Economy More Important Than Democracy in Myanmar, Survey Says
By Zue Zue 23 August 2017
YANGON — Myanmar people rated economic development as more important than democratic reform, according to a survey of Myanmar public opinion by the International Republican Institute (IRI) released on Tuesday.
The survey questioned 3,000 people over the age of 18 across all states and regions between March 9 and April 1, 2017 on their views about their socio-economic status, political and security situations of the country, the democratic transition and rights, and perceptions of government, legislature, political parties and the media.
Only 24 percent of respondents said democratic reform was more important than economic development while another 11 percent described democratic reform as moderately important.

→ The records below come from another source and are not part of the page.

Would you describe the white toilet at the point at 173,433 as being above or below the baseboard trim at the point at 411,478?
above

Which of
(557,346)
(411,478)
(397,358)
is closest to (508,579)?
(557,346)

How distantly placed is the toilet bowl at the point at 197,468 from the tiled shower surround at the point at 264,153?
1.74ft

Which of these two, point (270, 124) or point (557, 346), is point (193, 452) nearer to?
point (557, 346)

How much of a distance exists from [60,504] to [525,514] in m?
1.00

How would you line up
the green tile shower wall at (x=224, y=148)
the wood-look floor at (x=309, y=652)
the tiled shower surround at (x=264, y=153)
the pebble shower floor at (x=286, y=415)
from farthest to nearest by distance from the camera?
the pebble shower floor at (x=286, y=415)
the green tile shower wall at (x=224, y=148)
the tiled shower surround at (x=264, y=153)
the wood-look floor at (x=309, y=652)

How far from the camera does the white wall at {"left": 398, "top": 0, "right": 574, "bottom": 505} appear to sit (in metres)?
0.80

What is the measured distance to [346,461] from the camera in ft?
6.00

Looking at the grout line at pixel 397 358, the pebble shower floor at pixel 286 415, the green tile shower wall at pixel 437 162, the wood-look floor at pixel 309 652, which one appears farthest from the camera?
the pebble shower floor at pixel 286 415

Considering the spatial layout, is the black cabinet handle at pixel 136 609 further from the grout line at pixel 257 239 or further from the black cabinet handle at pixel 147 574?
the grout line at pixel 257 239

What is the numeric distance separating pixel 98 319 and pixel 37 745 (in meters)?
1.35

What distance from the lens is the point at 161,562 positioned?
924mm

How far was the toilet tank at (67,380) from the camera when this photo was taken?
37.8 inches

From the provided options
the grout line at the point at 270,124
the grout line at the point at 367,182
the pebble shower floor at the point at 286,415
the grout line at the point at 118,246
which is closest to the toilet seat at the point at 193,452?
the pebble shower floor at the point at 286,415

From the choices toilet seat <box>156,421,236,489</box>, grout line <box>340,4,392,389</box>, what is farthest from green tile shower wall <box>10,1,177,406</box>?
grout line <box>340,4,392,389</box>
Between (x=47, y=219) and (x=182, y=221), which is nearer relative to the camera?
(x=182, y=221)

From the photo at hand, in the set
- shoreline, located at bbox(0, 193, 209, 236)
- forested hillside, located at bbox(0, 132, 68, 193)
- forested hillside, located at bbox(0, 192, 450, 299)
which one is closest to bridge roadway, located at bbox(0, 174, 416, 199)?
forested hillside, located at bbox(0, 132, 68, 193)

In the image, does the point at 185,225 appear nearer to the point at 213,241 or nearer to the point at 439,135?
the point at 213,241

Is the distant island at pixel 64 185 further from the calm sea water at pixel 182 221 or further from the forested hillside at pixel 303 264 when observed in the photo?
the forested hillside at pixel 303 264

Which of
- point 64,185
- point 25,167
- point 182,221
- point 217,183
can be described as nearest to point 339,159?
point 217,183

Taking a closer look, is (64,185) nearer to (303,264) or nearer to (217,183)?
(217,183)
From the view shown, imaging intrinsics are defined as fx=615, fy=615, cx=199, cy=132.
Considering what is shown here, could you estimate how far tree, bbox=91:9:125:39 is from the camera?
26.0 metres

Forty percent of respondents thought the economy was more important than democracy.
IRI Asia Senior Advisor Johanna Kao said the survey intended to highlight what the government and political parties should do in the months ahead based on public opinion.
According to the survey, economy is the biggest concern of the people, followed by peace and resolving conflicts.
Thirty-one percent of the respondents answered that the economy should be a higher priority of the government than resolving conflict.
“Most of the voters will focus on their socio-economic life. They will think about other things only when they enjoy their socio-economic status. They will like and accept a government only when it solves their livelihood problems,” said Rob Varsalone of Global Strategic Partners who supervised the survey.
The majority of the respondents were optimistic about Myanmar’s economy with 53 percent answering that it was doing well, while 22 percent said it was doing badly.
“It is important to assess those figures based on demographics rather than believing the figures as they are,” said U Tin Maung Oo of the Former Political Prisoner Society.
He pointed out the survey did not touch upon issues concerning the military.
IRI, a US-based non-profit organization promoting democracy worldwide, conducted its first survey in Myanmar in 2014.
The organization operates in 85 countries around the world.